• Your objective:
Extract the data from the line containing "What is farthest" up to and including the line containing "1.09 meters", and reproduce those lines exactly.
##### Provided entries #####
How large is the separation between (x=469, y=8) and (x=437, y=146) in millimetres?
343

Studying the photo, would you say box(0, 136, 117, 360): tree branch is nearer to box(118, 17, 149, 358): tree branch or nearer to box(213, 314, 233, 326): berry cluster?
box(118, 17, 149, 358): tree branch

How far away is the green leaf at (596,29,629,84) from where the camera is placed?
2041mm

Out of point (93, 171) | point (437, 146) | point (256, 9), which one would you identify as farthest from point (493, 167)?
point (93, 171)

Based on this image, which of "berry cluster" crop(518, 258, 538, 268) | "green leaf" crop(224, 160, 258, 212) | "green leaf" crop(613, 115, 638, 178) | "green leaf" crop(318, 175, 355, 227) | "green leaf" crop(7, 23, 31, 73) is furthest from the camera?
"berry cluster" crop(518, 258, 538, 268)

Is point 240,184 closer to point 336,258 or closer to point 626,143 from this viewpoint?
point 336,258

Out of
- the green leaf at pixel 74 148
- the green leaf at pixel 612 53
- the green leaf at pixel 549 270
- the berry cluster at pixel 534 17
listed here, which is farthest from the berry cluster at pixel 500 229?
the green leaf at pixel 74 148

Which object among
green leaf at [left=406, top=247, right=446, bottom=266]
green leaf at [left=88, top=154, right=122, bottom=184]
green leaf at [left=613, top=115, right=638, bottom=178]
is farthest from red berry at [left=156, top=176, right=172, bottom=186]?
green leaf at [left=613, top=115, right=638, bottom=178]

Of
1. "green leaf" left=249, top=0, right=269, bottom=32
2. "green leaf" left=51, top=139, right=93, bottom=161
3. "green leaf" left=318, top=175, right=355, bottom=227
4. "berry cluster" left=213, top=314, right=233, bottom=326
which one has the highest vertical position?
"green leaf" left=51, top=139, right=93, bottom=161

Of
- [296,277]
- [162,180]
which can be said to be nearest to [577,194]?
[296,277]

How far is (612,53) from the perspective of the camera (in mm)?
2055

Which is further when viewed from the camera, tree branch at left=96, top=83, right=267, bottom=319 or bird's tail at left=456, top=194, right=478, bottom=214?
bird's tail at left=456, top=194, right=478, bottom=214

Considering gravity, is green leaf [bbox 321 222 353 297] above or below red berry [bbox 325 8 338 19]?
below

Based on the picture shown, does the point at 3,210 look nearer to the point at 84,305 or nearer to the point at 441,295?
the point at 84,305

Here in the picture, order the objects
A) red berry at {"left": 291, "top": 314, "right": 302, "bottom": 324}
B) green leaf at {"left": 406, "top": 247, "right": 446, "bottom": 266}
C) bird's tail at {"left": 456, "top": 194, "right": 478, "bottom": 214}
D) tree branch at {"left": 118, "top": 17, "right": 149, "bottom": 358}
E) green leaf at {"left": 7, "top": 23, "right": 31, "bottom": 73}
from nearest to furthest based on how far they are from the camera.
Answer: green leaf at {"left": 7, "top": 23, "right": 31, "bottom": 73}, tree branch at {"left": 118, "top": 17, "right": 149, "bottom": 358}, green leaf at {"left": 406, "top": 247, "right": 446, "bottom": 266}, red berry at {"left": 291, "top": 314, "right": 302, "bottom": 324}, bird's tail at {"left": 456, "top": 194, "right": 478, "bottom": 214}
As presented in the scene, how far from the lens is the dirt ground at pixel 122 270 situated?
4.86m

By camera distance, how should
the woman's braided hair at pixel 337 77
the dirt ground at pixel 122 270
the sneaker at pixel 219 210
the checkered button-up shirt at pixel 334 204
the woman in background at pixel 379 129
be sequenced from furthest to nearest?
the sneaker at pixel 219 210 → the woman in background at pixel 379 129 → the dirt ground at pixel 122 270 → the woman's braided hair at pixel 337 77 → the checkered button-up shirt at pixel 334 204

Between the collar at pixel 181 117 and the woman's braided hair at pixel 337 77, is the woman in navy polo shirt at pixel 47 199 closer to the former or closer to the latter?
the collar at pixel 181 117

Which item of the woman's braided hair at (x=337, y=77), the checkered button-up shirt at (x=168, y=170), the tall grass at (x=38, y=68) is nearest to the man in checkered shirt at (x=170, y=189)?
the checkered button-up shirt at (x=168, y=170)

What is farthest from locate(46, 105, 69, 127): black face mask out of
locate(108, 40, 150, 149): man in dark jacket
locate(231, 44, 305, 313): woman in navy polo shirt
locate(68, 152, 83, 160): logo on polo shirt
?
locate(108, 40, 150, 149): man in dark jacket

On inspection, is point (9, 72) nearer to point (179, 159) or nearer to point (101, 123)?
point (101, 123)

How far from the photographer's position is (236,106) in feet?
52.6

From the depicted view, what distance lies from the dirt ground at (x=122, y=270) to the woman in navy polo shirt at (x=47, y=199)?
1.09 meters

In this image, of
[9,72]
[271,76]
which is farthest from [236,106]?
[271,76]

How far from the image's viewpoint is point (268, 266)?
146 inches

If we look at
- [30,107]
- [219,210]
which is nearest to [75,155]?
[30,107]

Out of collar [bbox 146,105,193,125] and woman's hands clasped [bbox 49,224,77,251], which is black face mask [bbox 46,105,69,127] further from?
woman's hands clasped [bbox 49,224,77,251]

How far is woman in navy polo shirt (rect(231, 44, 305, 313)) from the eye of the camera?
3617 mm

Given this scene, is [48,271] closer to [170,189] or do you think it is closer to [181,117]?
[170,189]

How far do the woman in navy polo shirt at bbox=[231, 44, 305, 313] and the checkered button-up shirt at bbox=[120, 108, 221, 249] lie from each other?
#####
##### Provided entries #####
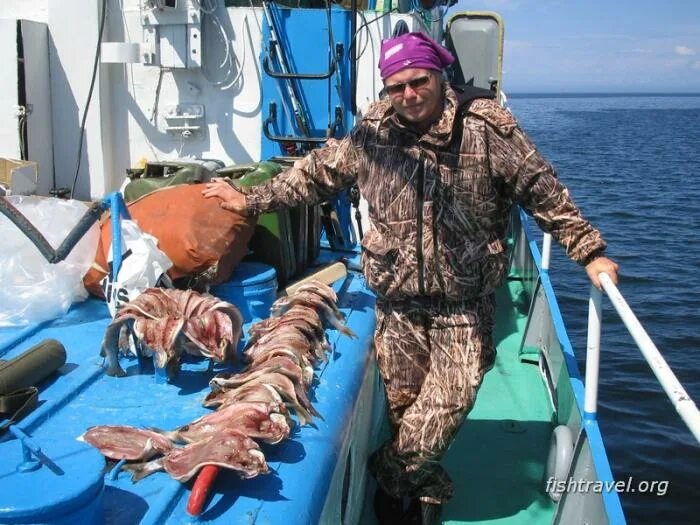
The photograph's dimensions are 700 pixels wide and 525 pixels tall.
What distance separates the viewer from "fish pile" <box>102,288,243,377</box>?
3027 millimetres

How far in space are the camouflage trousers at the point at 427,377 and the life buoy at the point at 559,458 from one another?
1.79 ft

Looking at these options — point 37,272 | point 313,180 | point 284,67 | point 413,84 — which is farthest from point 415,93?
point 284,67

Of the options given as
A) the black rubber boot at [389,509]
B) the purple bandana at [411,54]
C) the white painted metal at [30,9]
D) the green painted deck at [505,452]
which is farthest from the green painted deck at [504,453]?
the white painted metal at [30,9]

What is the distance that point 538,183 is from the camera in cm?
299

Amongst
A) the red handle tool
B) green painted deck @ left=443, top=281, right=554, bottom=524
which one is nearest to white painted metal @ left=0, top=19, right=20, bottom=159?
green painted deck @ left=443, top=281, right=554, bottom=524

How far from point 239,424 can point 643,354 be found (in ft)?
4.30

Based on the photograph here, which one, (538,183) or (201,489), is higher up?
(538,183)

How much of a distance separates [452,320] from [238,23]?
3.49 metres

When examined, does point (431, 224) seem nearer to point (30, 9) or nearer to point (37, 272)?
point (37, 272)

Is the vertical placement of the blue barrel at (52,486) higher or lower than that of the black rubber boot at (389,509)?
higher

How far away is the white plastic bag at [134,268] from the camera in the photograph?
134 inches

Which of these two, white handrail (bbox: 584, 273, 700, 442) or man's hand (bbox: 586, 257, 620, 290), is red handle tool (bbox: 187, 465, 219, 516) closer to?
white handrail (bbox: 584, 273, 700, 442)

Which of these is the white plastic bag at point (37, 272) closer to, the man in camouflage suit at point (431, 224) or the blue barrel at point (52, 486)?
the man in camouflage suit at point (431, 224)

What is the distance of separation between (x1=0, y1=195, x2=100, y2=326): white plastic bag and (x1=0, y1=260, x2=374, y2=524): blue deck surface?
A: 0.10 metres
#####
• Exercise solution:
What is farthest from locate(46, 105, 69, 127): black face mask out of
locate(108, 40, 150, 149): man in dark jacket
locate(231, 44, 305, 313): woman in navy polo shirt
locate(68, 152, 83, 160): logo on polo shirt
?
locate(108, 40, 150, 149): man in dark jacket

On inspection, is point (9, 72) nearer to point (179, 159) or nearer to point (101, 123)?
point (101, 123)

How far from the photographer's position is (236,106) in feet?
52.6

From the depicted view, what distance lies from the dirt ground at (x=122, y=270) to the woman in navy polo shirt at (x=47, y=199)?
1.09 meters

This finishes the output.